*Task requirements*
Below are some records; give them all again exactly, but not the pictures.

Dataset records
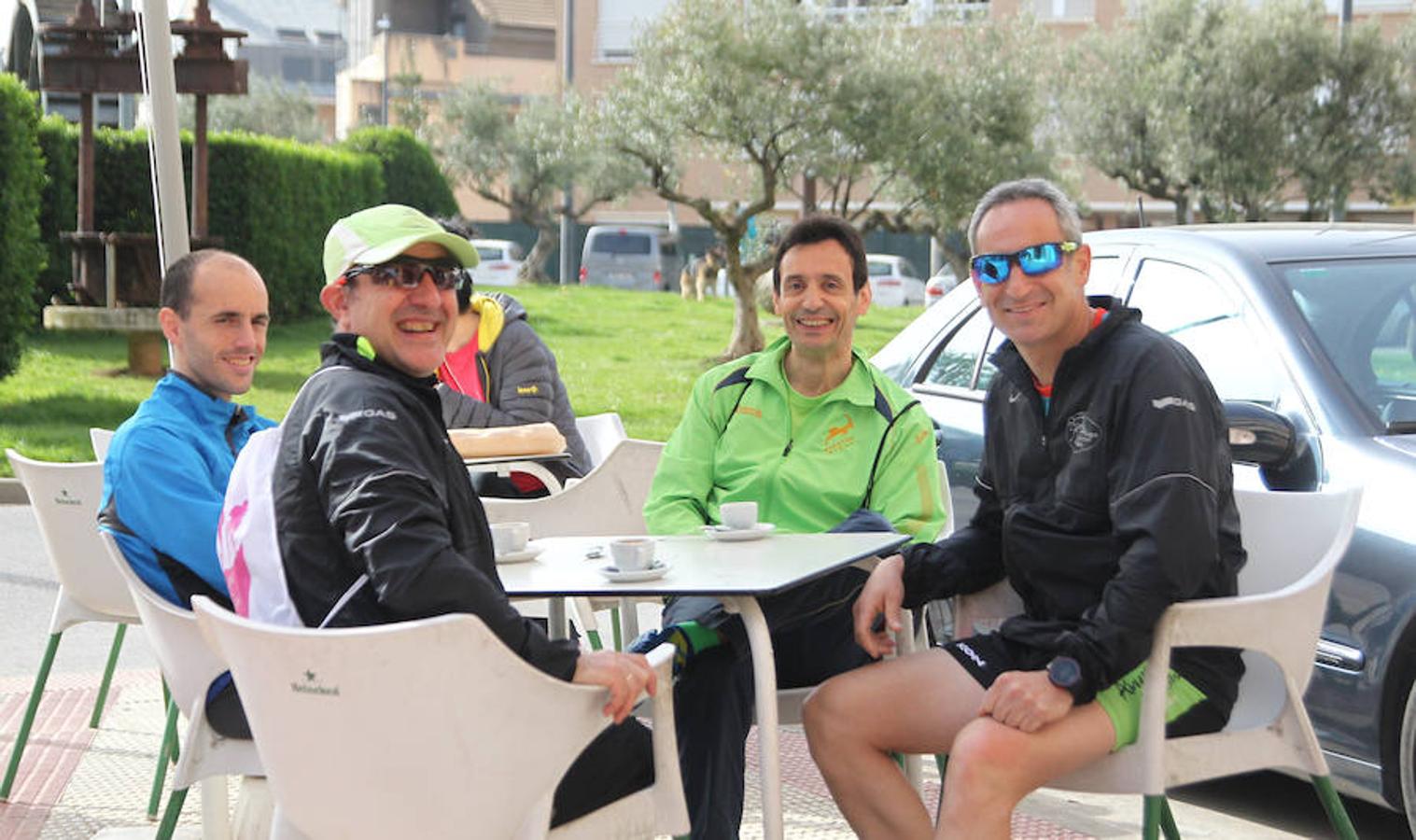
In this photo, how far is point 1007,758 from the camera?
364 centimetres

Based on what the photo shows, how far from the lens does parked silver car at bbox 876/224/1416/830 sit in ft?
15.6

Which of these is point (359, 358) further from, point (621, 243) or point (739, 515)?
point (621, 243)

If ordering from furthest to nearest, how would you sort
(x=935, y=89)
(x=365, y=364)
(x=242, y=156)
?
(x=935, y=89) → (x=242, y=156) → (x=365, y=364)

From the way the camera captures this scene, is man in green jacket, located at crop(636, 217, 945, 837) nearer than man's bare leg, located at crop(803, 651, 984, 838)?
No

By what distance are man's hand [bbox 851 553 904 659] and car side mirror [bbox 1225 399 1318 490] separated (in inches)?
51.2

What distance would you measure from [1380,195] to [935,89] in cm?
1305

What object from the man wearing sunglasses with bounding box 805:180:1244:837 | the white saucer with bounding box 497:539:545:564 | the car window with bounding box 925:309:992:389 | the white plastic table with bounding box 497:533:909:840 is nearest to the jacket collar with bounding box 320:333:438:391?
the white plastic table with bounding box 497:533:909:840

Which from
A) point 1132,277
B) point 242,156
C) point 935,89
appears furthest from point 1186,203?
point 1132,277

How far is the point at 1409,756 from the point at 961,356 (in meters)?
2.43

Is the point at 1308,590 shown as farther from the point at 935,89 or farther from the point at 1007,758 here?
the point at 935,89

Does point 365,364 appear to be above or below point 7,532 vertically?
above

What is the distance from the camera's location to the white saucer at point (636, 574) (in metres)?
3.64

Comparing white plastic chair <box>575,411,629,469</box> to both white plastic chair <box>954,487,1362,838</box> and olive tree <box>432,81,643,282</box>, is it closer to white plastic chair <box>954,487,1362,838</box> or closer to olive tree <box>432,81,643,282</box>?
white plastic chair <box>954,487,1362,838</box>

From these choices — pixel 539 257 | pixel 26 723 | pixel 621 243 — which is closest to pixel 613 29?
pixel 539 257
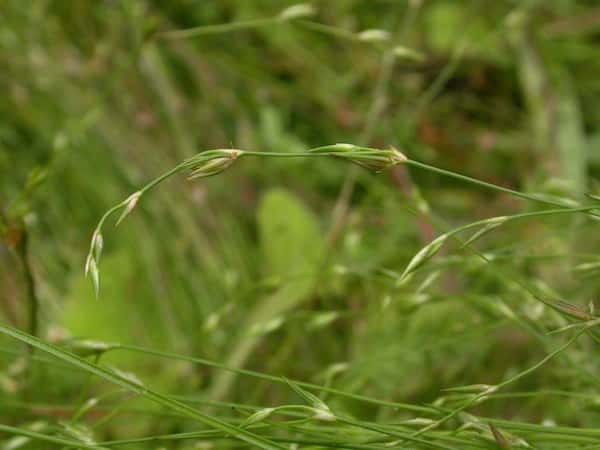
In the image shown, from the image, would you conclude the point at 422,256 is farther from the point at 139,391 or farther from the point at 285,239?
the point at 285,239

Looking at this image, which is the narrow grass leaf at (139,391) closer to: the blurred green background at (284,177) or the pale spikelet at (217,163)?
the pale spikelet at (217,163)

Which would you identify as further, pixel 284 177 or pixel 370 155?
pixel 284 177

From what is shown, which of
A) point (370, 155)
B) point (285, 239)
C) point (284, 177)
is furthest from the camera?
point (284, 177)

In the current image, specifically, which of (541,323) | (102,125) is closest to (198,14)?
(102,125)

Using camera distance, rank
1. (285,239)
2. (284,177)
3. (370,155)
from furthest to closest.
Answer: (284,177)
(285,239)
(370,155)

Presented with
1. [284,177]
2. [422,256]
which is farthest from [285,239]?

*Exercise result*
In this photo, how far is point 1007,758 from the camera?
364 centimetres

Based on what the photo shows, how far from the lens does parked silver car at bbox 876/224/1416/830 sit in ft?
15.6

Which of these is point (359, 358) further from, point (621, 243) or point (739, 515)?
point (621, 243)

If ordering from furthest to nearest, how would you sort
(x=935, y=89)
(x=365, y=364)
(x=242, y=156)
?
(x=935, y=89) → (x=242, y=156) → (x=365, y=364)

From the way the camera captures this scene, is man in green jacket, located at crop(636, 217, 945, 837) nearer than man's bare leg, located at crop(803, 651, 984, 838)?
No

By what distance are man's hand [bbox 851 553 904 659] and car side mirror [bbox 1225 399 1318 490] separated (in inches)?
51.2

What distance would you measure from [1380,195] to [935,89] in cm?
1305

What object from the man wearing sunglasses with bounding box 805:180:1244:837 | the white saucer with bounding box 497:539:545:564 | the car window with bounding box 925:309:992:389 | the white plastic table with bounding box 497:533:909:840 is nearest to the jacket collar with bounding box 320:333:438:391?
the white plastic table with bounding box 497:533:909:840

Which from
A) point 1132,277
B) point 242,156
C) point 935,89
appears furthest from point 1186,203?
point 1132,277

How far is the point at 1409,756 from the point at 961,356 (in meters)?
2.43

Is the point at 1308,590 shown as farther from the point at 935,89 or farther from the point at 1007,758 here?
the point at 935,89

Does point 365,364 appear to be above or below point 7,532 vertically?
above

What is the distance from the camera's location to the white saucer at point (636, 574) (in metres)?
3.64

Comparing white plastic chair <box>575,411,629,469</box> to both white plastic chair <box>954,487,1362,838</box> and olive tree <box>432,81,643,282</box>, is it closer to white plastic chair <box>954,487,1362,838</box> or closer to olive tree <box>432,81,643,282</box>?
white plastic chair <box>954,487,1362,838</box>

From these choices — pixel 539 257 | pixel 26 723 | pixel 621 243 — which is closest to pixel 613 29?
pixel 539 257
In the image shown, from the image, would you conclude the point at 422,256 is farther from the point at 139,391 or farther from the point at 285,239?
the point at 285,239

Looking at this image, which is the narrow grass leaf at (139,391) closer to: the blurred green background at (284,177) or the pale spikelet at (217,163)?
the pale spikelet at (217,163)

Which would you identify as further, pixel 284 177 or pixel 370 155?
pixel 284 177

From what is shown, which of
A) point (370, 155)
B) point (285, 239)
C) point (284, 177)
is furthest from the camera?
point (284, 177)

In the current image, specifically, which of (541,323) | (102,125) is closest to (198,14)?
(102,125)

Using camera distance, rank
1. (285,239)
2. (284,177)
3. (370,155)
from furthest to closest.
Answer: (284,177)
(285,239)
(370,155)

Presented with
1. [284,177]
2. [422,256]
which is farthest from [285,239]?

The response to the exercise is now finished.